Texts in Computational Science and Engineering 10. Berlin: Springer (ISBN 978-3-642-33286-9/hbk; 978-3-642-33287-6/ebook). xvii, 385 p. (2013).
The authors give an introduction to the finite element method as a general computational method for solving partial differential equations (PDEs) approximately. The authors mix the mathematical theory with a concrete computer code using the numerical software Matlab and its PDE toolbox. A basic knowledge of the Matlab language is necessary. The PDE toolbox is used for pre and post processing. The authors also study some applications of finite elements, such as diffusion and transport phenomena, solid and fluid mechanics and electromagnetics.
The book is divided in two parts. Chapters 1-6 provide basic material and chapters 7-15 offer advanced material and applications. In the first part, Chapters 1-4 give an introduction to the finite element method for stationary second-order elliptic problems. In Chapter 5, the authors consider time-dependent problems, and in Chapter 6, they give an introduction to numerical linear algebra for sparse linear systems of equations.
The abstract theory is presented in Chapter 7 and in Chapter 8, the authors present various finite elements. Chapter 9 discusses a short introduction to nonlinear problems. Chapters 10-13 present applications to transport problems, solid mechanics, fluid mechanics and electromagnetics. Chapter 14 gives a short introduction to discontinuous Galerkin methods.
··········
* _Task requirements_
1 > Print everything in the book review from "Texts in Computational" down to "and fluid mechanics and electromagnetics.".
2 > Could you condense the book review's paragraph beginning "The book is divided in two parts" into a short list that keeps its main facts?
The material that comes after this point is separate from the book review.

* _Dataset extract_
··········
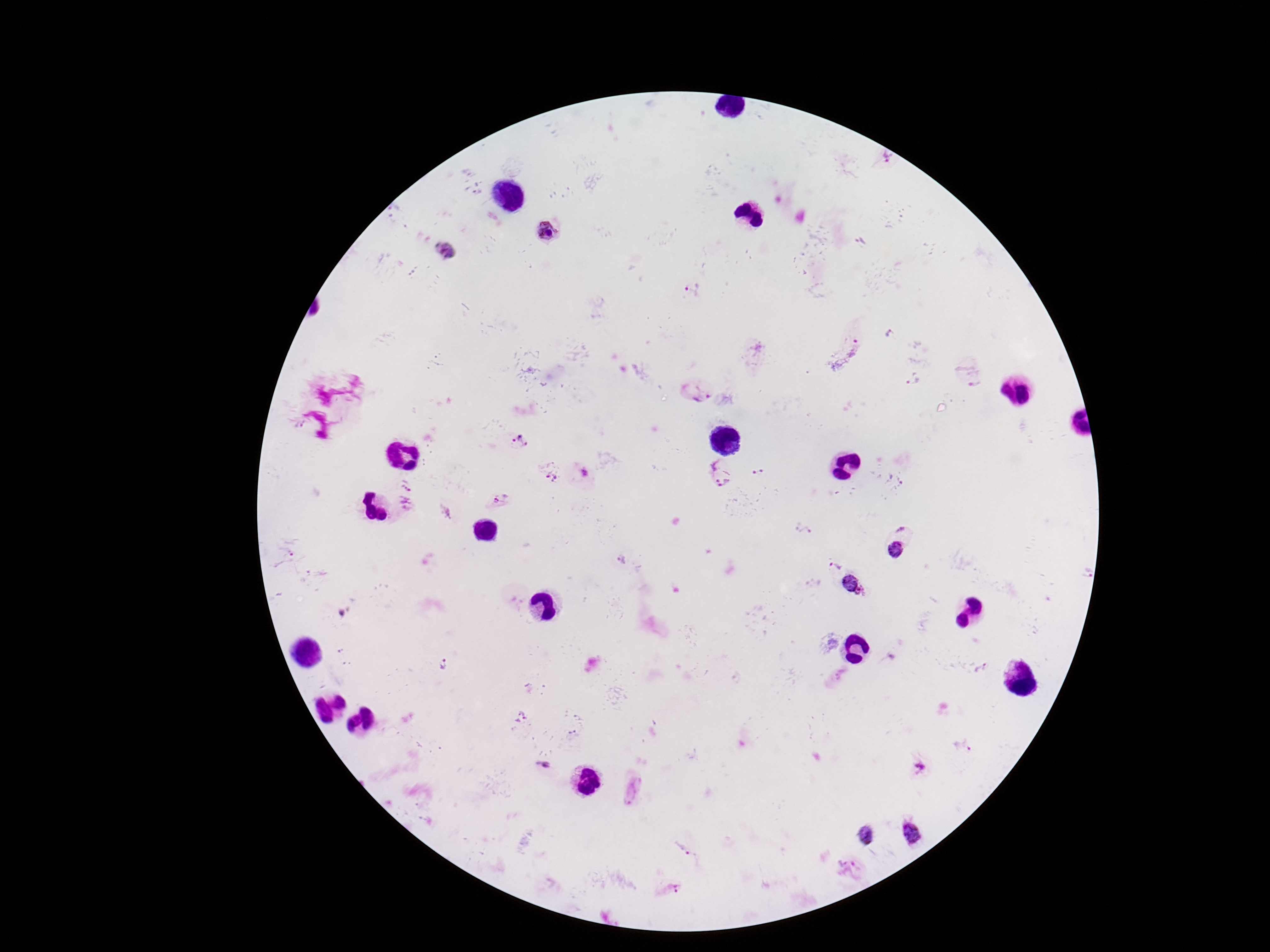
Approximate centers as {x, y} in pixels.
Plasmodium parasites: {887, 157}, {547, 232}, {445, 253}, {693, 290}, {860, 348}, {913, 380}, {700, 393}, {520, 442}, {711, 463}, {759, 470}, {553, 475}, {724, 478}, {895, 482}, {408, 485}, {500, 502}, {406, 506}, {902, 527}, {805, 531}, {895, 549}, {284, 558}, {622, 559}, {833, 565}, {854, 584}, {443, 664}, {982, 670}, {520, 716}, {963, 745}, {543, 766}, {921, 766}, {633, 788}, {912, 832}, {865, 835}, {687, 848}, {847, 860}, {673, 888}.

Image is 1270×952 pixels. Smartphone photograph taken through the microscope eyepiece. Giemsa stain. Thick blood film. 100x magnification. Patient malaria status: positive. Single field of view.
··········
* _Responses_
1 >
Texts in Computational Science and Engineering 10. Berlin: Springer (ISBN 978-3-642-33286-9/hbk; 978-3-642-33287-6/ebook). xvii, 385 p. (2013).
The authors give an introduction to the finite element method as a general computational method for solving partial differential equations (PDEs) approximately. The authors mix the mathematical theory with a concrete computer code using the numerical software Matlab and its PDE toolbox. A basic knowledge of the Matlab language is necessary. The PDE toolbox is used for pre and post processing. The authors also study some applications of finite elements, such as diffusion and transport phenomena, solid and fluid mechanics and electromagnetics.

2 >
- Two parts: Chapters 1–6 give basic material; Chapters 7–15 give advanced material and applications.
- Chapters 1–4: introduction to the finite element method for stationary second-order elliptic problems.
- Chapter 5: time-dependent problems.
- Chapter 6: introduction to numerical linear algebra for sparse linear systems of equations.